**What you will do:** Return the number of lines below with "volunteer" in them, and nothing else.

**Records to use:**
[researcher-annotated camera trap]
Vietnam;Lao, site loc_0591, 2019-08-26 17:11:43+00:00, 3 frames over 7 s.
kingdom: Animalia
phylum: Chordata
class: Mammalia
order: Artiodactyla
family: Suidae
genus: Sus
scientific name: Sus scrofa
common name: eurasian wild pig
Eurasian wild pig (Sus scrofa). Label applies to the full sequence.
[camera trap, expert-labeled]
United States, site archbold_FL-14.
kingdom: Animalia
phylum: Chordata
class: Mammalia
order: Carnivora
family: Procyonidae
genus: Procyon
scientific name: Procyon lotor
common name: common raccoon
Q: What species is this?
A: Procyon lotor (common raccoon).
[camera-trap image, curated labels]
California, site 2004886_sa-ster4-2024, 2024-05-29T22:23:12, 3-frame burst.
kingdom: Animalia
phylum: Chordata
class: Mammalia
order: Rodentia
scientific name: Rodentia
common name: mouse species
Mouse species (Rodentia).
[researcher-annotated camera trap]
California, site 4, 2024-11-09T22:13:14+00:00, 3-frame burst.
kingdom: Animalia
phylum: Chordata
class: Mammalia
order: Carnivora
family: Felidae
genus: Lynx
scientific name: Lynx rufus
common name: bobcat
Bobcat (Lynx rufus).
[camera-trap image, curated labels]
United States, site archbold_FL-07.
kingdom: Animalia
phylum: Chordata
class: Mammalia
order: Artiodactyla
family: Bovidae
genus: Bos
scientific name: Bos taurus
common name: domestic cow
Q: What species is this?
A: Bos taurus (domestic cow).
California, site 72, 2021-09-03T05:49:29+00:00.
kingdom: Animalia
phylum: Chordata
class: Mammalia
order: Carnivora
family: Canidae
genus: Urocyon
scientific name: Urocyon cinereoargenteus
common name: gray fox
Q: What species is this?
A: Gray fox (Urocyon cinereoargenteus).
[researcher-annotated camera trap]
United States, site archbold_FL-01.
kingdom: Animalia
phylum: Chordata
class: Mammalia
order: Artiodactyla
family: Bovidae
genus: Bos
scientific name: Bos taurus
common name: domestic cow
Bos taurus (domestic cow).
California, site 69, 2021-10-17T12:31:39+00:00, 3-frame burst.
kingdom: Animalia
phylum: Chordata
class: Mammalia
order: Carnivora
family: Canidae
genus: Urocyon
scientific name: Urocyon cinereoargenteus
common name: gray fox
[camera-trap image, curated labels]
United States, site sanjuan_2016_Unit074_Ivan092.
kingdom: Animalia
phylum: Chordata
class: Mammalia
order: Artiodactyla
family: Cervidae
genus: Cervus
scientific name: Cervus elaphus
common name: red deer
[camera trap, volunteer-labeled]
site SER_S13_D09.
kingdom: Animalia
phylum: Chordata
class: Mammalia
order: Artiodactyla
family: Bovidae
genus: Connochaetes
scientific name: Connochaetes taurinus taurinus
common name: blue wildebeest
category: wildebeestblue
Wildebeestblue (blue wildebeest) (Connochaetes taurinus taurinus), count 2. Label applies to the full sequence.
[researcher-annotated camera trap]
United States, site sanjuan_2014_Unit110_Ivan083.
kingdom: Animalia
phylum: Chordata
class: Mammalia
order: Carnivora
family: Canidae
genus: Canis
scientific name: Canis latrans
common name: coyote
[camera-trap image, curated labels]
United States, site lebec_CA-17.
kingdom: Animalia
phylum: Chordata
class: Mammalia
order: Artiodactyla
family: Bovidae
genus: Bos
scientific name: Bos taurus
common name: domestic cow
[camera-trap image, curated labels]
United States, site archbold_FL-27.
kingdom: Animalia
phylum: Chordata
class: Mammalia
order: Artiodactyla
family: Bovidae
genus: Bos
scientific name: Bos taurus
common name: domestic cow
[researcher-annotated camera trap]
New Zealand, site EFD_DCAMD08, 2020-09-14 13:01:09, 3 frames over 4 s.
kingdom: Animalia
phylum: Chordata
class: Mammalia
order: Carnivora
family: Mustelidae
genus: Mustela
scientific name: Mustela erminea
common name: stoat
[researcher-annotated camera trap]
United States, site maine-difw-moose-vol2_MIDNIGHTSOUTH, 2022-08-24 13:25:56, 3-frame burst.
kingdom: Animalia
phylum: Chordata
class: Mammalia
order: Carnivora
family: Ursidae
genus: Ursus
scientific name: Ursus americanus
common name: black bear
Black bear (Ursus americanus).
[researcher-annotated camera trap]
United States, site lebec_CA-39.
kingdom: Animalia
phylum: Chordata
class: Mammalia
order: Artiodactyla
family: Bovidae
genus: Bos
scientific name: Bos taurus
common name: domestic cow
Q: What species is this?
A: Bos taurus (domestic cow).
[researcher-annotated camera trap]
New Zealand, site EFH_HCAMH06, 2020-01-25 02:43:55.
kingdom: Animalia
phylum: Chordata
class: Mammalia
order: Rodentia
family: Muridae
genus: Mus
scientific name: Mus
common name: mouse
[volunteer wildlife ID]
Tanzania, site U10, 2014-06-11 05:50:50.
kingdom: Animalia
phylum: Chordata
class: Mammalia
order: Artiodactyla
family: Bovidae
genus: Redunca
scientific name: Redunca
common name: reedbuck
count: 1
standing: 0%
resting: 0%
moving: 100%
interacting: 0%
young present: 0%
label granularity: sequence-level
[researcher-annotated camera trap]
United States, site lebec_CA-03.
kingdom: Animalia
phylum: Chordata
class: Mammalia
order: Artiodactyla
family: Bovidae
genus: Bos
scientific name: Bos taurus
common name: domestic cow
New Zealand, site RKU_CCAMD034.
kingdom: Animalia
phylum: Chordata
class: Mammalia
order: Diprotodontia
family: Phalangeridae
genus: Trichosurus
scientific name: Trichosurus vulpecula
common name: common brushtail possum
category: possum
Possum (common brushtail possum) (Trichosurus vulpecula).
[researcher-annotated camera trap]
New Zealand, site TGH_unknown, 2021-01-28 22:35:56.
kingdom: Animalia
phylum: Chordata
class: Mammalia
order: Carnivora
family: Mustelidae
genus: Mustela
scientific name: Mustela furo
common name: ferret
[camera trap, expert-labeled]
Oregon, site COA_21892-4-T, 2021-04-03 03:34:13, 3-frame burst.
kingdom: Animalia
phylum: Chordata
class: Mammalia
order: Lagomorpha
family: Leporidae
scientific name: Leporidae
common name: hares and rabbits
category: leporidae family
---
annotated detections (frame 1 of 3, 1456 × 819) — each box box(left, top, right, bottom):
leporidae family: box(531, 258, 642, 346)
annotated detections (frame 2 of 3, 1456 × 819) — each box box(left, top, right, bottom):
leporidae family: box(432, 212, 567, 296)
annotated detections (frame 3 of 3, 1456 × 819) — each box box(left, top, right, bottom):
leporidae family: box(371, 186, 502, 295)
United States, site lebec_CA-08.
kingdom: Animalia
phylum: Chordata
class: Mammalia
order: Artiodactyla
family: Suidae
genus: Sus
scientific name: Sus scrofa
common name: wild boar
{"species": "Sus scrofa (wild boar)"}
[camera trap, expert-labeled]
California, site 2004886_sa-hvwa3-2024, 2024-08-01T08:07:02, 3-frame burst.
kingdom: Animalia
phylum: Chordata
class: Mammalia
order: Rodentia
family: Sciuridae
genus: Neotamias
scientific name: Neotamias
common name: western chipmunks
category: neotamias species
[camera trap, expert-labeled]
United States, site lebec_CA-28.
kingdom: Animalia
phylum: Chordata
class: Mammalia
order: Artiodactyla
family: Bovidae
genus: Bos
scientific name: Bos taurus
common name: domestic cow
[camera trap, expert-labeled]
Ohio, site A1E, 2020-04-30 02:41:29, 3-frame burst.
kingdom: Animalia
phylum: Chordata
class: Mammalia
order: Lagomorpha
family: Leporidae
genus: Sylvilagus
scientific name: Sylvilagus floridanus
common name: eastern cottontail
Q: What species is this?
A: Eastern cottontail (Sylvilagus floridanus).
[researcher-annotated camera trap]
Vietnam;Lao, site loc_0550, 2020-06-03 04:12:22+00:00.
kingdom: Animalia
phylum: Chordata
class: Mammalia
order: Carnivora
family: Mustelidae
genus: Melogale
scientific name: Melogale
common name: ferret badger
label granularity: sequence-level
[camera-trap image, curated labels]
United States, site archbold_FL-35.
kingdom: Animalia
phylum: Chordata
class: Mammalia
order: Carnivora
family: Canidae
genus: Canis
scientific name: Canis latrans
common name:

**Final answer:** 2